DATA EXTRACTS below:

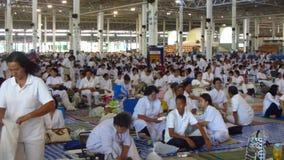 Menge bei Wat Phra Dhammakaya stock footage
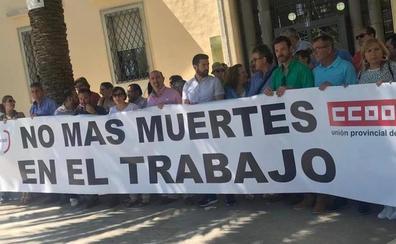 Concentración de los sindicatos por el trabajador fallecido en Andújar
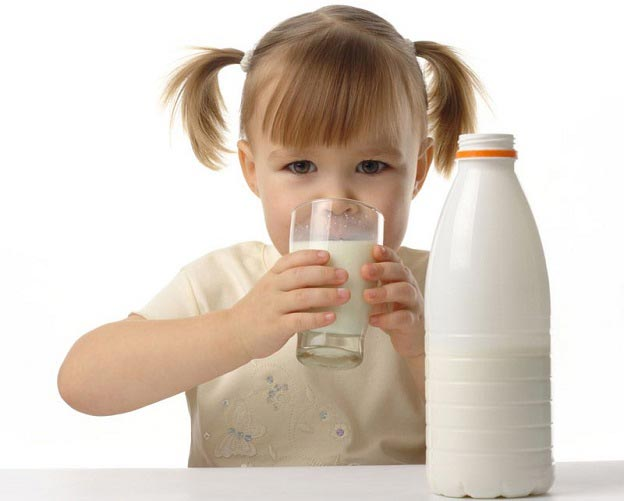 به کودکان شیر غیر پاستوریزه ندهید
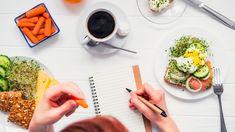 Du möchtest deine Ernährung in den Griff bekommen? Wir zeigen dir, wie du einfach einen Ernährungsplan erstellen kannst, mit dem du dich auch wohl fühlst. Healthy Living Tips, Healthy Habits, Healthy Recipes, Lose 10 Pounds In A Week, Losing 10 Pounds, Eating Carrots, Healthy Groceries, Nutrition Plans, Nutrition Guide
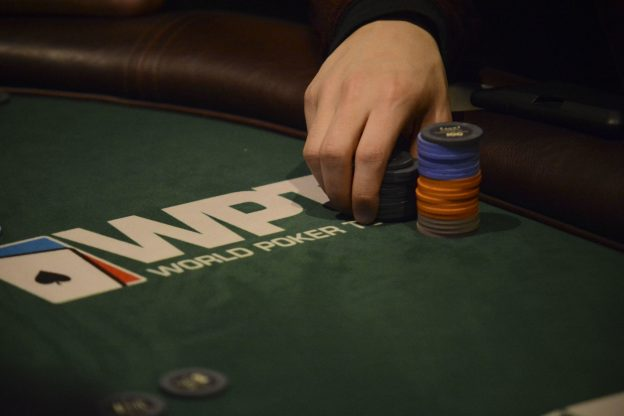 WPT Logo auf einem Pokertisch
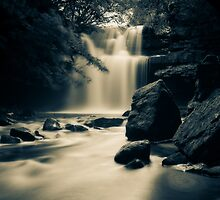 Summerhill Force by mountainsandsky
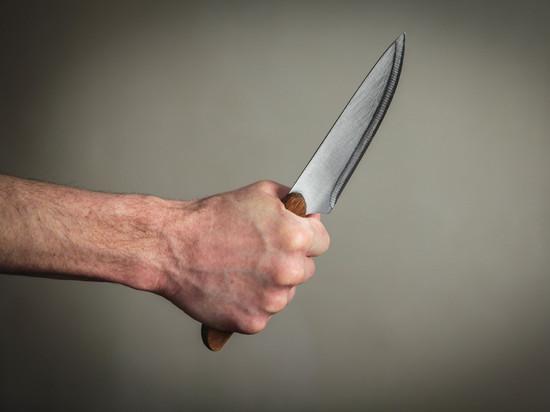 Житель Саранска получил ножом в спину от собутыльника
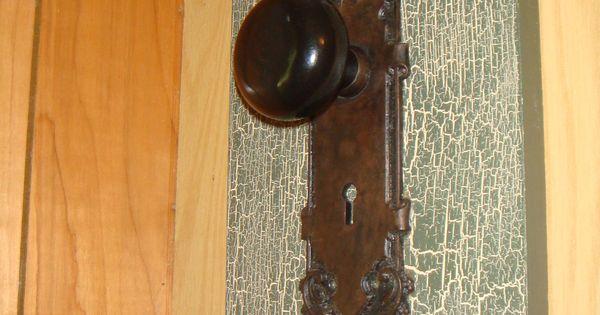 Diy key holder vintage door knob and a board d diy for Key drawer handles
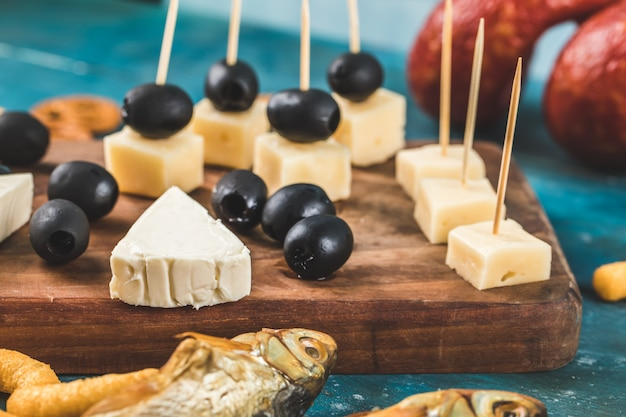 さまざまなチーズと黒のマリネオリーブ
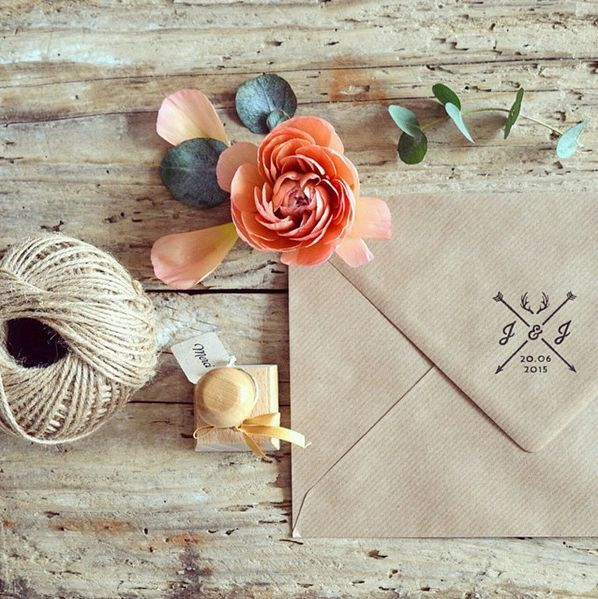 Ajoutez un tampon personnalisé au dos de vos enveloppes pour customiser vos faire-part de mariage. Mariage folk, champêtre et bohème, le modèle bois de cerf plongera vos convives immédiatement dans le thème ! Photo : Poupée Rousse
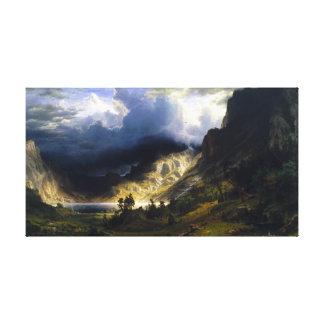 Lienzo Una tormenta en las montañas rocosas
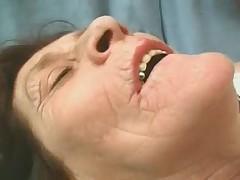 Морщинистая бабушка играет с твердым членом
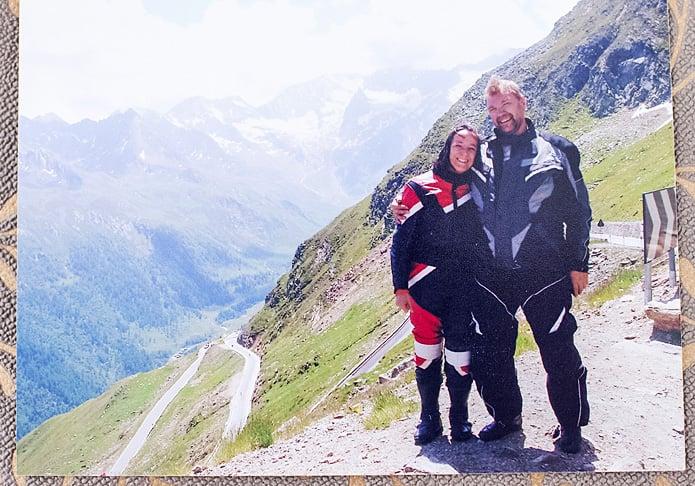 Tuore kihlapari Alpeilla vuonna 2006.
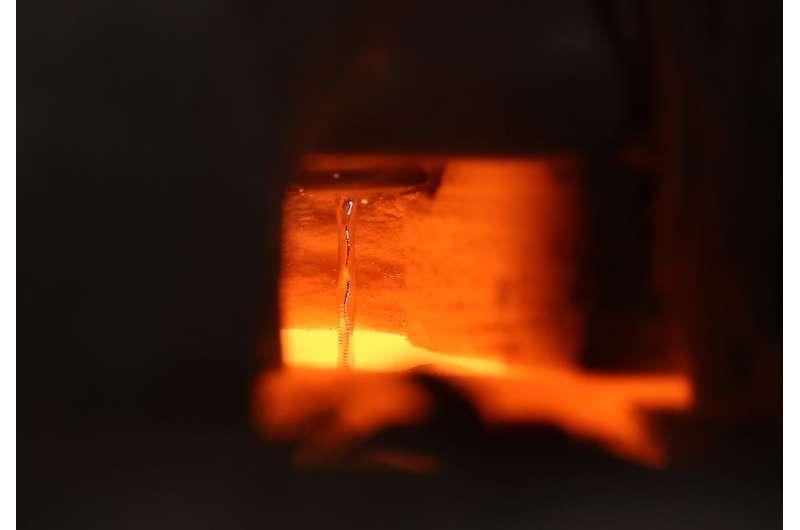 Ceramic pump moves molten metal at a record 1,400 degrees Celsius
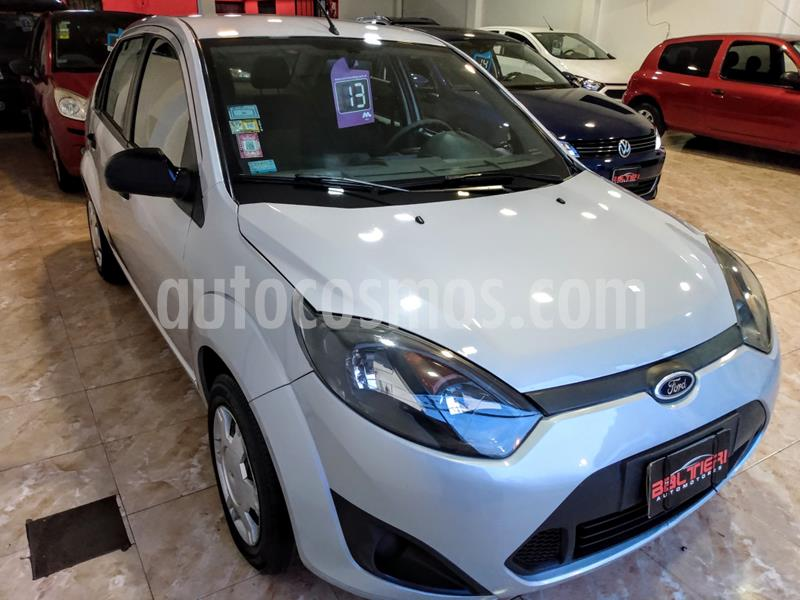 Ford Fiesta  Ambiente usado (2013) color Gris Claro precio $450.000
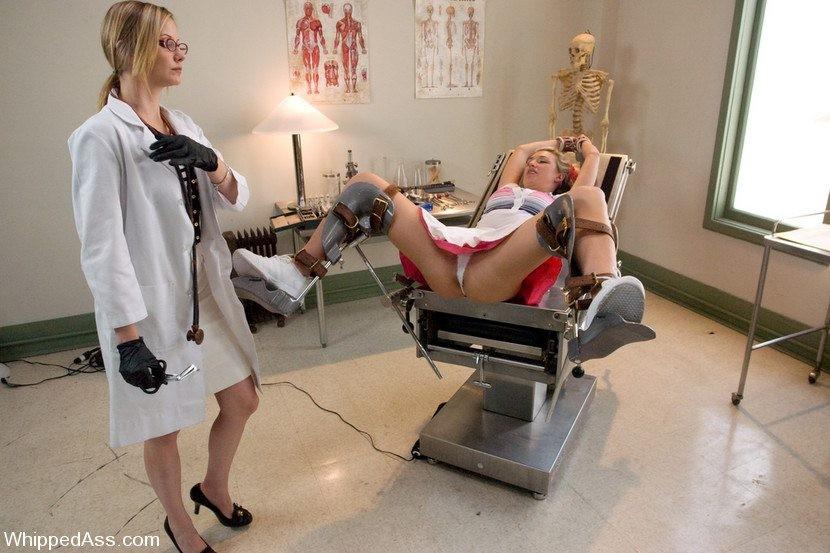 Девушка пришла на профосмотр к гинекологу, а женщина врач засунула ей руку в пизду прямо на кресле
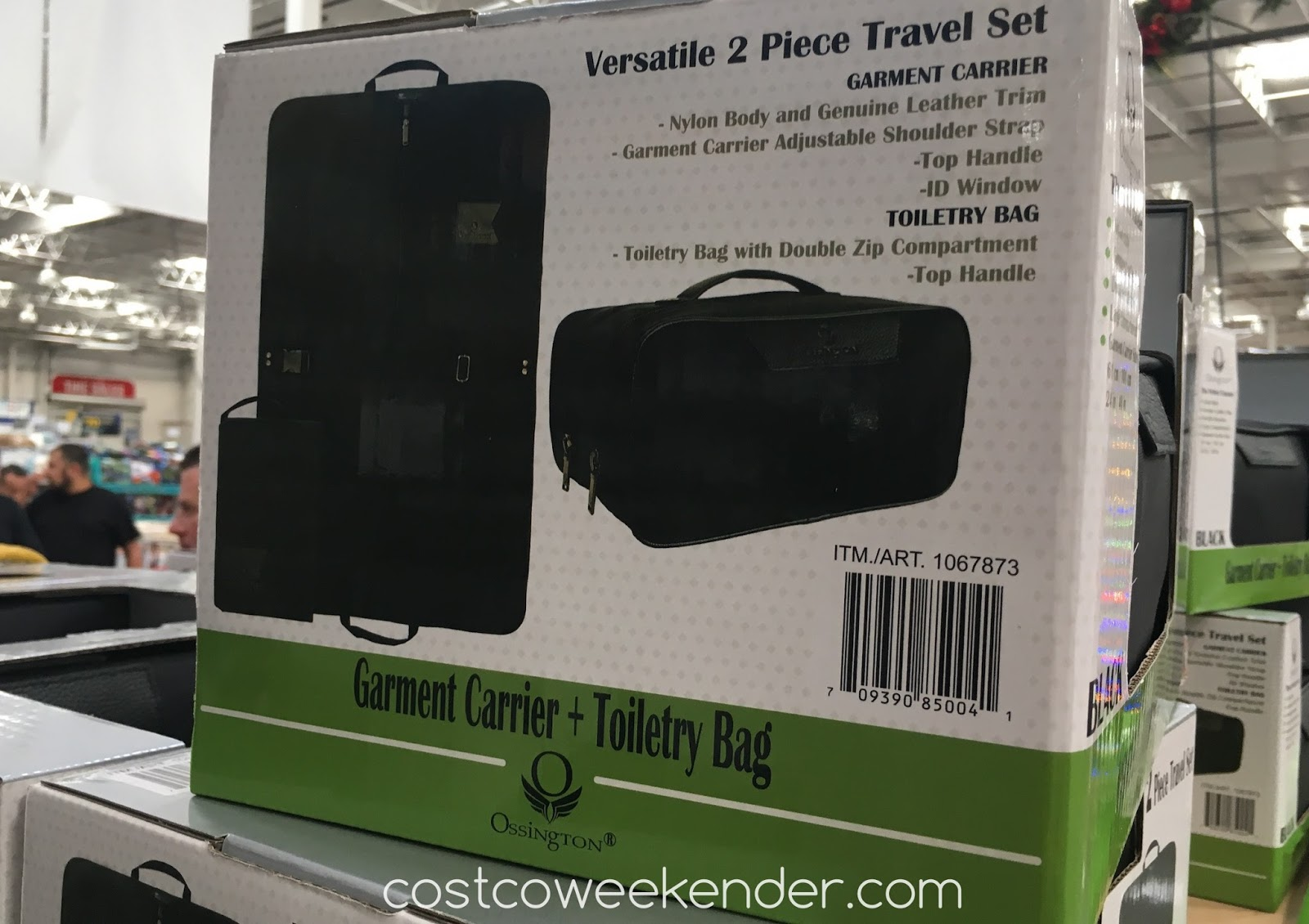 Costco 1067873 - Ossington Garment Carrier and Toiletry Bag - Everything you need for a quick weekend getaway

End of DATA EXTRACTS.

EXERCISE — Reproduce the data above exactly, but only from the line containing "Diy key holder" through the line containing "Tuore kihlapari Alpeilla vuonna 2006."; skip the pictures.

RESPONSE TO THIS TASK —
 Diy key holder vintage door knob and a board d diy for Key drawer handles
 さまざまなチーズと黒のマリネオリーブ
 Ajoutez un tampon personnalisé au dos de vos enveloppes pour customiser vos faire-part de mariage. Mariage folk, champêtre et bohème, le modèle bois de cerf plongera vos convives immédiatement dans le thème ! Photo : Poupée Rousse
 Lienzo Una tormenta en las montañas rocosas
 Морщинистая бабушка играет с твердым членом
 Tuore kihlapari Alpeilla vuonna 2006.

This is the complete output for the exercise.